Instruction, release, or amusement: that, in general, is all we want of art. The American’s favourite picture is one that tells a story, or shows the features of some famous person, or the topography of some historic spot. Fantastic pictures he likes, because they show him people and places far removed from his own rather tedious environment, but they must be a gaudy, literal, solid sort of fantasy—Maxfield Parrish rather than Aubrey Beardsley. If he can’t have these, he wants pretty girls or comics. Purely decorative or frankly meaningless pictures—Hokusai and Whistler (except, of course, the portraits of Carlyle and his mother)—do not exist for him. Sculpture—which he does not understand—is probably his favourite art-form, for it is tangible, three-dimensionable, stable. He doesn’t mind poetry, for it, too, gives him release. He likes novels, especially “glad” ones or mystery stories. He even tolerates realism if, as in “Main Street,” it gives him release by showing him a set of consistently contemptible and uncultured characters to whom even he must feel superior. His architecture he likes either ornate to imbecility or utilitarian to hideousness.

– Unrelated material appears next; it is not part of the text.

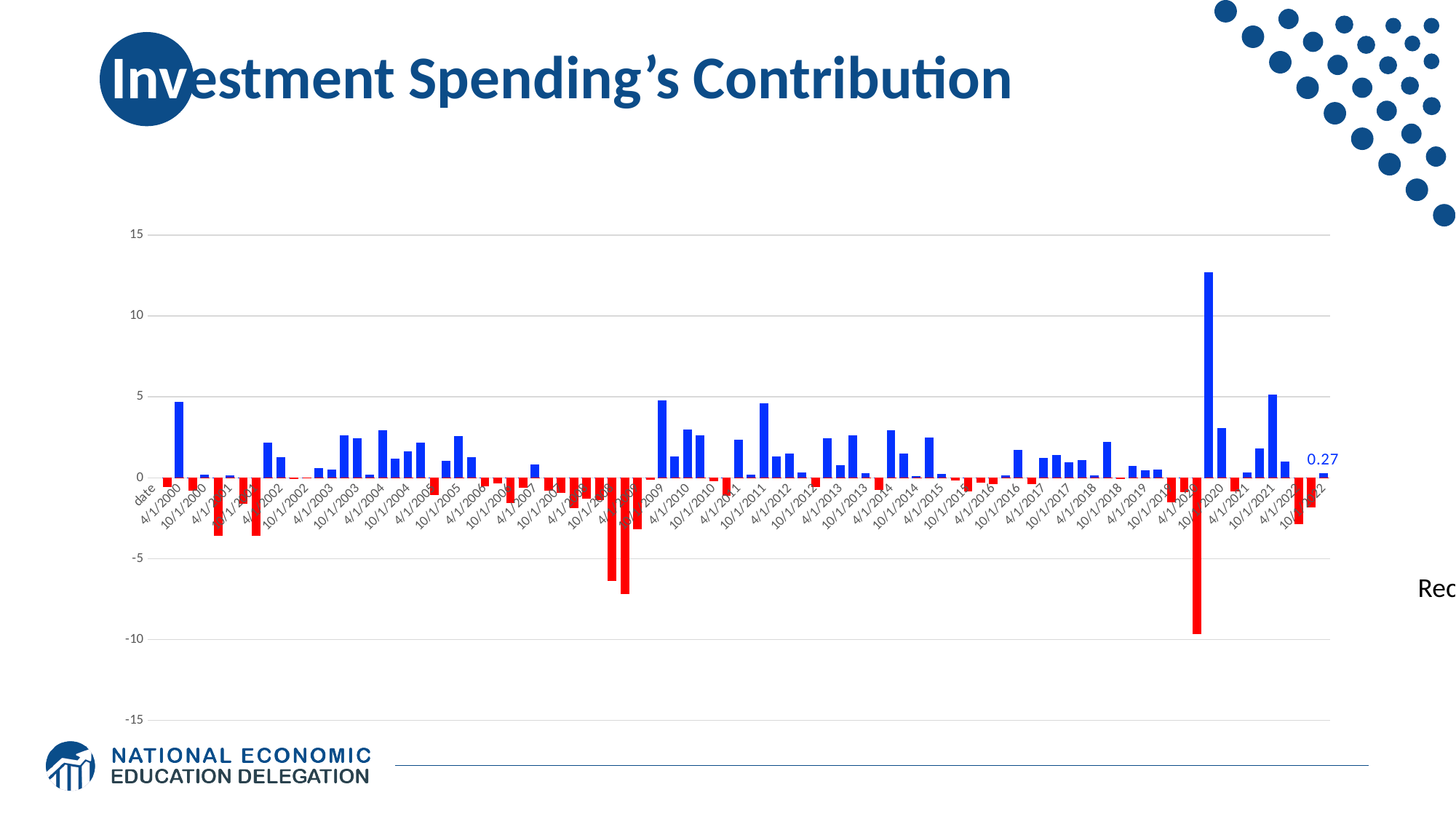
What kind of chart is shown on the slide? bar chart Is the value for 4/1/2009 greater or less than 0? less What is the only data label value printed on the chart, shown at the far right? 0.27 Is the value for 4/1/2000 greater or less than 0? greater Which is larger, the value for 4/1/2000 or the value for 10/1/2000? 4/1/2000 What is the title of the slide containing the chart? Investment Spending's Contribution What is the highest value shown on the vertical axis? 15 Is the value for 4/1/2000 greater or less than 10? less What is the lowest value shown on the vertical axis? -15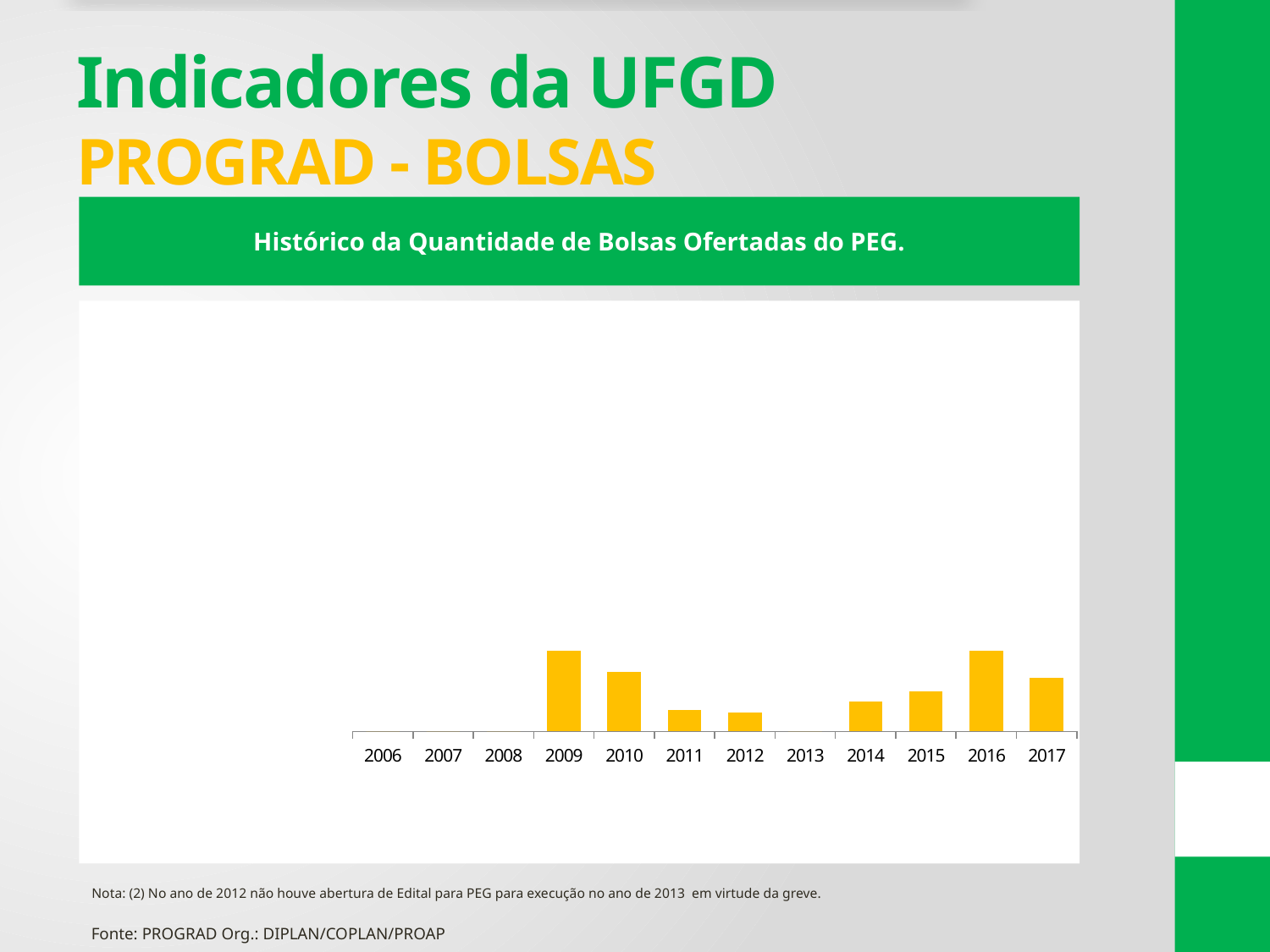
How many years are shown on the x axis of the chart? 12 Which is larger, the value for 2016 or the value for 2017? 2016 What is the last year shown on the x axis? 2017 Which is larger, the value for 2009 or the value for 2012? 2009 Among the years with a visible bar, which year has the lowest value? 2012 Do the values rise or fall from 2009 to 2012? fall What kind of chart is shown on the slide? bar chart Which is larger, the value for 2009 or the value for 2010? 2009 What is the first year shown on the x axis? 2006 Which years on the chart show no visible bar? 2006, 2007, 2008, 2013 Do the values rise or fall from 2014 to 2016? rise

In other words, the typical American goes to an art-work either frankly to have his senses tickled or for the sake of a definite thing that it says or a series of extraneous images or thoughts that it evokes—never for the Ding an sich. Of pure æsthetic emotion he exhibits very little. To him, beauty is emphatically not its own excuse for being. He does not want it for its own sake, and distrusts and fears it when it appears before him unclothed in moral lessons or associated ideas. In such a civilization music can occupy but a very unimportant place. For music is, morally or intellectually, the most meaningless of arts: it teaches no lesson, it offers no definite escape from life to the literal-minded, and aside from the primitive and obvious associations of patriotic airs and “mother” songs, it evokes no associated images or ideas. To love music you must be willing to enjoy beauty pretty largely for its own sake, without asking it to mean anything definite in words or pictures. This the American hates to do. Since he cannot be edified, he refuses to be stirred. There is nothing left for him, therefore, in music, except such enjoyment as he can get out of a pretty tune or an infectious rhythm.